Mounting fears of an artificial intelligence (AI) bubble, which has battered tech stocks in recent weeks amid dire projections about AI enterprise use and overhype, increasingly is stoking paranoia about a stock market crash like the one that roiled the dot-com industry at the start of the century.
Even OpenAI CEO Sam Altman acknowledged AI is experiencing a speculative bubble driven by overexcited investors, though he simultaneously defended AI as “the most important thing to happen in a very long time.”
In a recent interview with The Verge, Altman compared the current AI investment frenzy to historical bubbles, including the dot-com crash of the early 2000s, suggesting that while market enthusiasm has reached unsustainable levels, the underlying technology remains fundamentally transformative.
“When bubbles happen, smart people get overexcited about a kernel of truth,” Altman said. “If you look at most of the bubbles in history, like the tech bubble, there was a real thing. Tech was really important. The internet was a really big deal. People got overexcited.”

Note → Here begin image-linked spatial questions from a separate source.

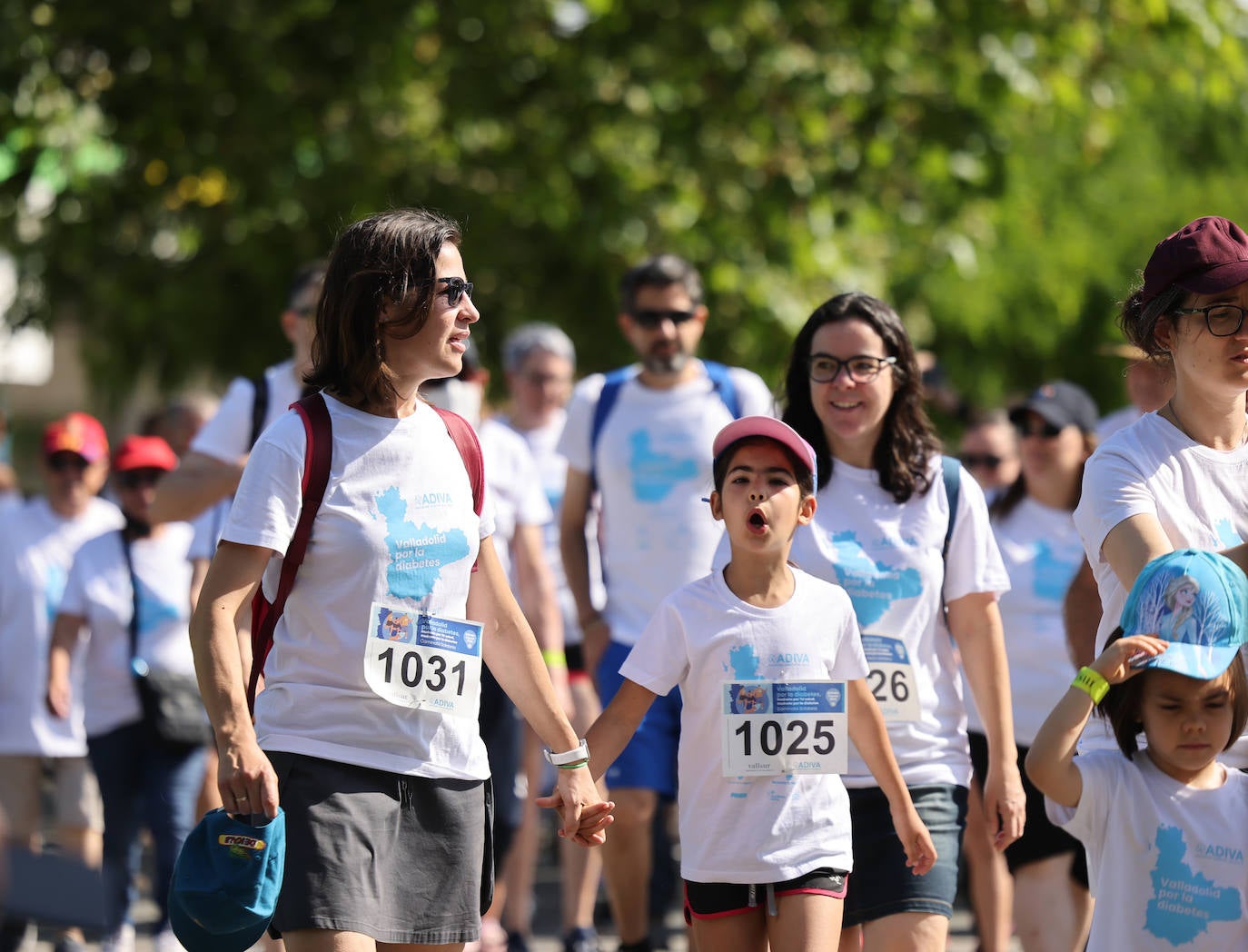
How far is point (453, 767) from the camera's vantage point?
13.2ft

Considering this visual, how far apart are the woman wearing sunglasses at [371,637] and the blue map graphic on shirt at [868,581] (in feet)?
3.77

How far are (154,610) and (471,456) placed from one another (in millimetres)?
3948

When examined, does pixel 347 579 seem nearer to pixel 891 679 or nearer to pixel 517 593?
pixel 891 679

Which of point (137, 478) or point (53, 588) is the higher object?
point (137, 478)

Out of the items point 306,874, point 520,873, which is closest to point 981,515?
point 306,874

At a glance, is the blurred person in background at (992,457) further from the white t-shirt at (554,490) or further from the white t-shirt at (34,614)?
the white t-shirt at (34,614)

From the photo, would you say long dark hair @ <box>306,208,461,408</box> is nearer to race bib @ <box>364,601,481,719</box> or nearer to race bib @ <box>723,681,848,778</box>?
race bib @ <box>364,601,481,719</box>

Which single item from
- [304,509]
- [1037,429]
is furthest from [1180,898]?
[1037,429]

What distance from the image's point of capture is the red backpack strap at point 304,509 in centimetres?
390

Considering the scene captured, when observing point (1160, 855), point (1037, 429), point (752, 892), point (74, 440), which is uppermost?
point (74, 440)

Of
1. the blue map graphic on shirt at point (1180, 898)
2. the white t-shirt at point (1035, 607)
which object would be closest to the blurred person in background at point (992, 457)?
the white t-shirt at point (1035, 607)

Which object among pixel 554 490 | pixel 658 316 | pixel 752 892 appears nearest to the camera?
pixel 752 892

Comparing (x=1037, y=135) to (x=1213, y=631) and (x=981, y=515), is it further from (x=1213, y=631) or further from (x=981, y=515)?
(x=1213, y=631)

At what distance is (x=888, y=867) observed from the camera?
15.8 feet
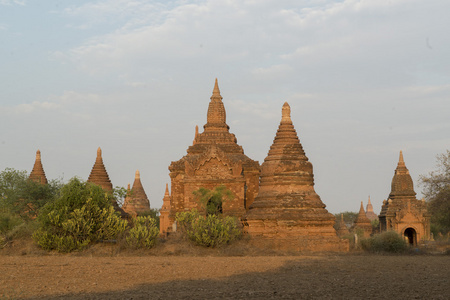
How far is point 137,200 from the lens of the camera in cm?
5744

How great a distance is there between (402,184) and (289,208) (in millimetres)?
24289

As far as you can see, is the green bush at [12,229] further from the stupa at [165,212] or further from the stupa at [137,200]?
the stupa at [137,200]

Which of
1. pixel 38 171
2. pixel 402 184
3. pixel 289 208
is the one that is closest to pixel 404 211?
pixel 402 184

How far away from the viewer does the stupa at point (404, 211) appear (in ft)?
160

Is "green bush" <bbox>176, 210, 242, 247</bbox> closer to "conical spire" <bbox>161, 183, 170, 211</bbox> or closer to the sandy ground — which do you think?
the sandy ground

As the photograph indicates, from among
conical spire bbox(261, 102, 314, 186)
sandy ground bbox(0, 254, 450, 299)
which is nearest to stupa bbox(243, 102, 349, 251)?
conical spire bbox(261, 102, 314, 186)

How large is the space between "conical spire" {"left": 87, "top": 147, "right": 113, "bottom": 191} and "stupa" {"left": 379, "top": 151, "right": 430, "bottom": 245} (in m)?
21.3

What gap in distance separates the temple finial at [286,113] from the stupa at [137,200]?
25101mm

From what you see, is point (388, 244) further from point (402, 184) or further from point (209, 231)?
point (402, 184)

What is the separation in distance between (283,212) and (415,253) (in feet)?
21.4

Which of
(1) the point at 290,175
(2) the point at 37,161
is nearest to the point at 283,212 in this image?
(1) the point at 290,175

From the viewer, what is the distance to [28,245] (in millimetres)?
25062

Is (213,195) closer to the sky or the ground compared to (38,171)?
closer to the ground

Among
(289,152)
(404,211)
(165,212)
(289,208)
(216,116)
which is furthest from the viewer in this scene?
(165,212)
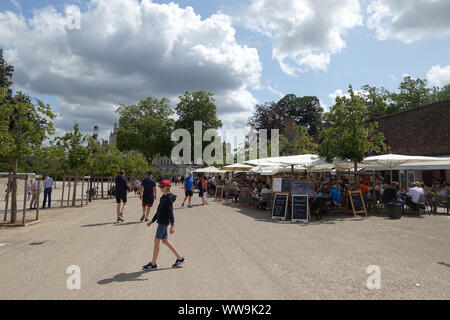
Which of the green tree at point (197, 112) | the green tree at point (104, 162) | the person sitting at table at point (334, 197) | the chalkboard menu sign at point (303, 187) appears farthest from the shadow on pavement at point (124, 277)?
the green tree at point (197, 112)

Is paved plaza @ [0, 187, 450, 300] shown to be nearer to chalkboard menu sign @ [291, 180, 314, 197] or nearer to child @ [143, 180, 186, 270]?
child @ [143, 180, 186, 270]

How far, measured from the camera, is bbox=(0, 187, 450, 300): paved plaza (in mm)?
4324

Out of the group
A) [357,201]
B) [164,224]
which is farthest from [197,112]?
[164,224]

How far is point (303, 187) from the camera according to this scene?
12.2 m

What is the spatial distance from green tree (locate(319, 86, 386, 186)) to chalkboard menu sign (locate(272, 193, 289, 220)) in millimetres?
3114

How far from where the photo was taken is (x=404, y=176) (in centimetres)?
2417

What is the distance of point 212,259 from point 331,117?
36.4ft

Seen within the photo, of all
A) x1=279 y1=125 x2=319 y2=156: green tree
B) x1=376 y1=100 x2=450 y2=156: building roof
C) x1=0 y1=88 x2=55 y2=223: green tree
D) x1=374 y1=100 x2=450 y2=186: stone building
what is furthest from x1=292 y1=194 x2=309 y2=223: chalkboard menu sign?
x1=279 y1=125 x2=319 y2=156: green tree

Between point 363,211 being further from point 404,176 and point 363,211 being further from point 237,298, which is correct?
point 404,176

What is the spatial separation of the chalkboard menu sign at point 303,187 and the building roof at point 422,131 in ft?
47.0

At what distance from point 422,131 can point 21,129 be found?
2631 centimetres

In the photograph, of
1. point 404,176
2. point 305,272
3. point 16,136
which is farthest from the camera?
point 404,176
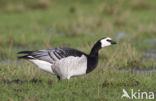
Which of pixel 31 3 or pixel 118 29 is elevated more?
pixel 31 3

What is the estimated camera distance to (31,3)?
82.7ft

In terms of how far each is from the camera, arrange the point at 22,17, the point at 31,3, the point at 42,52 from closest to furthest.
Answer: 1. the point at 42,52
2. the point at 22,17
3. the point at 31,3

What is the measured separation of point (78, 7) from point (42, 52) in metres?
14.8

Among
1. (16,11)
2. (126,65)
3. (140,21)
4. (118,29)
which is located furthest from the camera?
(16,11)

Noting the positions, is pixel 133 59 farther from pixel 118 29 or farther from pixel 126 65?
pixel 118 29

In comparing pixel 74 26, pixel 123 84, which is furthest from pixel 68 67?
pixel 74 26

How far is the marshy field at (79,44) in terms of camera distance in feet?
26.9

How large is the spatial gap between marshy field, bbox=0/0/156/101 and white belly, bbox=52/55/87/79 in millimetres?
184

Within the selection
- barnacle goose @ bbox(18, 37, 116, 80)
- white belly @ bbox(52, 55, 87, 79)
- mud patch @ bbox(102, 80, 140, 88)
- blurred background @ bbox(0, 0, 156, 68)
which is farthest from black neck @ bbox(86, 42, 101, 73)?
blurred background @ bbox(0, 0, 156, 68)

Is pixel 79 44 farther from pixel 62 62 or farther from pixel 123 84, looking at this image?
pixel 123 84

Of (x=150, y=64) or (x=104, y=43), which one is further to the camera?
(x=150, y=64)

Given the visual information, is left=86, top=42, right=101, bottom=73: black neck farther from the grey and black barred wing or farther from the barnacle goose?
the grey and black barred wing

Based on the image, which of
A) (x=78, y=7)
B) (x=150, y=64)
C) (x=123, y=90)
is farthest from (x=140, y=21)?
(x=123, y=90)

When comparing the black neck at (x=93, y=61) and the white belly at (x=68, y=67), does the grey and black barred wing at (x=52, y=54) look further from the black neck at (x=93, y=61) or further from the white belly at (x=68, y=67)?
the black neck at (x=93, y=61)
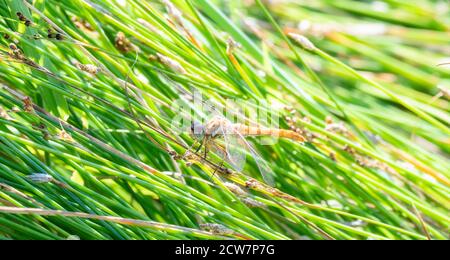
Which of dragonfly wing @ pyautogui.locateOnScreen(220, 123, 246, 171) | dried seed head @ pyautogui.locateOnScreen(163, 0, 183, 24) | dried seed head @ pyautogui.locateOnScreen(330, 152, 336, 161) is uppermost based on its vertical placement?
dried seed head @ pyautogui.locateOnScreen(163, 0, 183, 24)

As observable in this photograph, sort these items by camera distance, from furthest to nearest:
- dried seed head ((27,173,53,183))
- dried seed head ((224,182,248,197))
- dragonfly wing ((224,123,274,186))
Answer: dragonfly wing ((224,123,274,186)) < dried seed head ((224,182,248,197)) < dried seed head ((27,173,53,183))

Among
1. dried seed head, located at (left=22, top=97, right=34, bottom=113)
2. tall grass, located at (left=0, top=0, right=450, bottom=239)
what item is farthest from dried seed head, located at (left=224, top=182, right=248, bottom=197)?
dried seed head, located at (left=22, top=97, right=34, bottom=113)

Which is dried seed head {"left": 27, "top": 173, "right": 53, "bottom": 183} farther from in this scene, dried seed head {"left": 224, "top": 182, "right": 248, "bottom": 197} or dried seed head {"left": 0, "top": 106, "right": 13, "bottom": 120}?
dried seed head {"left": 224, "top": 182, "right": 248, "bottom": 197}

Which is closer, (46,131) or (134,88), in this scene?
(46,131)

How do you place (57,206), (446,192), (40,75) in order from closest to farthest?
(57,206) → (40,75) → (446,192)
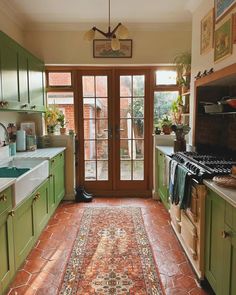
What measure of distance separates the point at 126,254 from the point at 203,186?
114 centimetres

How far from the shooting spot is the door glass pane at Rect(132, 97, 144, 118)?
4430 millimetres

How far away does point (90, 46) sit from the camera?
405 cm

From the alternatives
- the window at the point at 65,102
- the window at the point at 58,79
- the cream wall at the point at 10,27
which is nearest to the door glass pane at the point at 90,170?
the window at the point at 65,102

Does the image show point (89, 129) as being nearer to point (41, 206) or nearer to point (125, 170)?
point (125, 170)

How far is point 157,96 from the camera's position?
4.41m

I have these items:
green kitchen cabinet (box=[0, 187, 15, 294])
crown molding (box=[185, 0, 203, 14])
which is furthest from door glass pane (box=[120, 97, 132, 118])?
green kitchen cabinet (box=[0, 187, 15, 294])

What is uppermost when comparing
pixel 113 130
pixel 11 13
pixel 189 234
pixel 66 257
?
pixel 11 13

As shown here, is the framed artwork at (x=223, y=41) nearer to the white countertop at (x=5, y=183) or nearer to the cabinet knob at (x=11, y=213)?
the white countertop at (x=5, y=183)

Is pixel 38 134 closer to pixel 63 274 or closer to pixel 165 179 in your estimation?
pixel 165 179

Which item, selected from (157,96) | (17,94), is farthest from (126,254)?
(157,96)

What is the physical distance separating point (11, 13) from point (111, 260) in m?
3.21

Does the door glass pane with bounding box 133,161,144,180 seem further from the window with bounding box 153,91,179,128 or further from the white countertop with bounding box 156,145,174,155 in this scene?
the window with bounding box 153,91,179,128

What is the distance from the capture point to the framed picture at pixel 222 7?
2.23 metres

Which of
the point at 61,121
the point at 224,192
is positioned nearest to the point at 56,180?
the point at 61,121
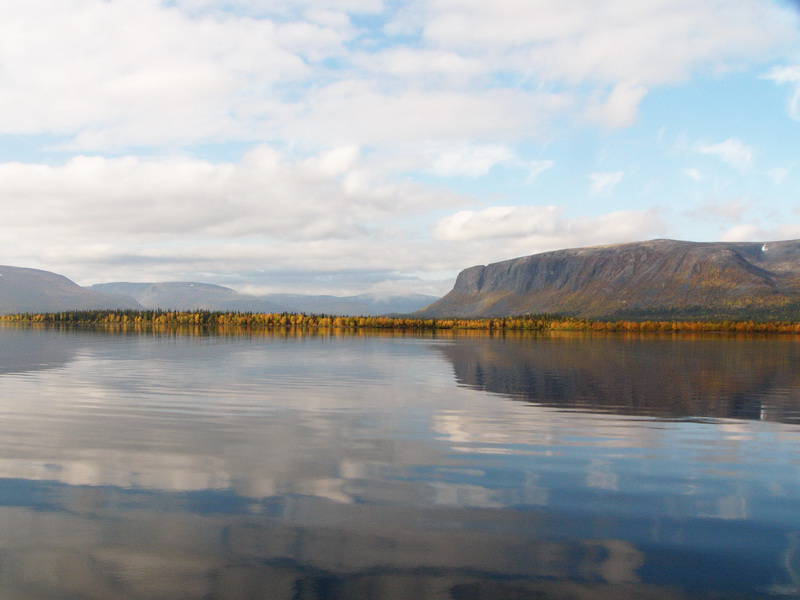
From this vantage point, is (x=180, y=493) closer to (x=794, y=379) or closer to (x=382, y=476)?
(x=382, y=476)

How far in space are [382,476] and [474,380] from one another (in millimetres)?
38458

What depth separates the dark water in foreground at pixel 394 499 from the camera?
14023mm

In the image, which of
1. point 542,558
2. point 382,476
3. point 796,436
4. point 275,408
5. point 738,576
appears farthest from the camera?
point 275,408

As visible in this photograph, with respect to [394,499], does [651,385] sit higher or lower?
higher

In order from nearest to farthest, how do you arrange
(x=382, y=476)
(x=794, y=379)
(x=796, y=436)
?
(x=382, y=476), (x=796, y=436), (x=794, y=379)

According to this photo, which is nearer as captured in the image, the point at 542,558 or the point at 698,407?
the point at 542,558

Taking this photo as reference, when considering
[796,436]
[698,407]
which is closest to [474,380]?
[698,407]

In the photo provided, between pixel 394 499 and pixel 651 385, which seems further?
pixel 651 385

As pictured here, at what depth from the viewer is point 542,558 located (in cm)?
1515

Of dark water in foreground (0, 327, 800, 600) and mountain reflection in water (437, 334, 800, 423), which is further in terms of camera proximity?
mountain reflection in water (437, 334, 800, 423)

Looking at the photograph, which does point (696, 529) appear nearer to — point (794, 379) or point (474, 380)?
point (474, 380)

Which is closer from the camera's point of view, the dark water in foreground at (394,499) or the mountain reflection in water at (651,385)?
the dark water in foreground at (394,499)

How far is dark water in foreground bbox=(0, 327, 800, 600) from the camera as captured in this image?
14.0 m

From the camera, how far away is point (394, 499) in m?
19.7
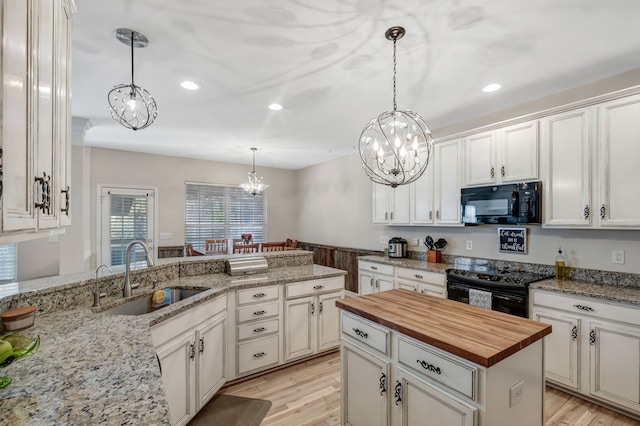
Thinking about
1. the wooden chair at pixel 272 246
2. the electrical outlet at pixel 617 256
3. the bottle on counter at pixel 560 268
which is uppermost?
the electrical outlet at pixel 617 256

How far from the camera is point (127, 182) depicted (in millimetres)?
5645

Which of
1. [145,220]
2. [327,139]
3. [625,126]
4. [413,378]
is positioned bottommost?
[413,378]

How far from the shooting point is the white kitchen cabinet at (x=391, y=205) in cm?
430

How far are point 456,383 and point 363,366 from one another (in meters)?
0.63

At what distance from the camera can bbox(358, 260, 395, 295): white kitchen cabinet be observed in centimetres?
405

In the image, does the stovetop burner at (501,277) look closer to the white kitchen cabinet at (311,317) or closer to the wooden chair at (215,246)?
the white kitchen cabinet at (311,317)

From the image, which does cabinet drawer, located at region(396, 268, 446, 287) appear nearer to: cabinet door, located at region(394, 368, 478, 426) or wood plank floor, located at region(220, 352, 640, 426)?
wood plank floor, located at region(220, 352, 640, 426)

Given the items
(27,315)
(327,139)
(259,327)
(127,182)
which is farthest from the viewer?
(127,182)

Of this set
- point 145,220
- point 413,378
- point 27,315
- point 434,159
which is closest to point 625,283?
point 434,159

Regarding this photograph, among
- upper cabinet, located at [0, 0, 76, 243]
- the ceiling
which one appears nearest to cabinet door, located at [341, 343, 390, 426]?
upper cabinet, located at [0, 0, 76, 243]

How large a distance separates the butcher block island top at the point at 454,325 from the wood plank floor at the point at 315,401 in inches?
39.9

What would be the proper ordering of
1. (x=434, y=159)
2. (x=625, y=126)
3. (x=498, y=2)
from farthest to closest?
(x=434, y=159), (x=625, y=126), (x=498, y=2)

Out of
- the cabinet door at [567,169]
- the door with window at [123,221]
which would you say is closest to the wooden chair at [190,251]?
the door with window at [123,221]

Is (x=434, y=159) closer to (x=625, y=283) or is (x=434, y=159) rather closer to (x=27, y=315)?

The AI bubble debate has reached fever pitch. Recent MIT studies suggest 95% of companies see no returns on the bottom line from generative AI. Tech stocks are sliding, as reflected in a loss of $1 trillion in the U.S. stock market over four days last week during a sell-off. In recent months, Alibaba co-founder Joe Tsai and C3.ai CEO Tom Siebel have voiced concerns about the frantic building of AI data centers “on spec” and massively overvalued companies like OpenAI, respectively. Ray Dalio, founder of Bridgewater Associates, compared the current cycle to 1998-9, shortly before the dot-com crash.
And the anxiety is likely to rise this week when several AI companies, most notably NVIDIA Corp., announce their quarterly results.
Yet despite this growing chorus of warnings, the AI revolution shows few signs of slowing. Unlike previous tech bubbles built on speculation and promises, the current AI boom is underpinned by massive infrastructure investments. Data center buildouts supporting AI expansion are expected to reach $364 billion in 2025, an unprecedented scale that dwarfs even the cloud computing revolution.
Former Google CEO Eric Schmidt argues the current frothy excitement is not a bubble but rather the emergence of a new industrial structure.
Still, Altman’s comments highlight the central paradox facing the AI industry: Legitimate technological breakthroughs in large language models (LLMs) and generative tools have created genuine innovation, but market valuations may have outpaced the technology’s immediate commercial applications.
Nonetheless, Altman and Big Tech leaders continue to emphasize an unwavering belief in AI’s long-term significance despite some recent pullback on AI talent spending by Meta Platforms Inc. and layoffs at Microsoft Corp. and Amazon.com Inc.
“Is AI the most important thing to happen in a very long time? My opinion is also yes,” Altman said, framing AI as a general-purpose technology comparable to electricity or the internet, with the potential to reshape entire industries and daily life.
Perhaps the strongest argument against an imminent bubble burst lies in the competitive dynamics driving continued investment. The gap between U.S. and Chinese AI capabilities has narrowed dramatically — from 9.3% in January 2024 to 1.7% in February 2025, adding urgency to American tech investments.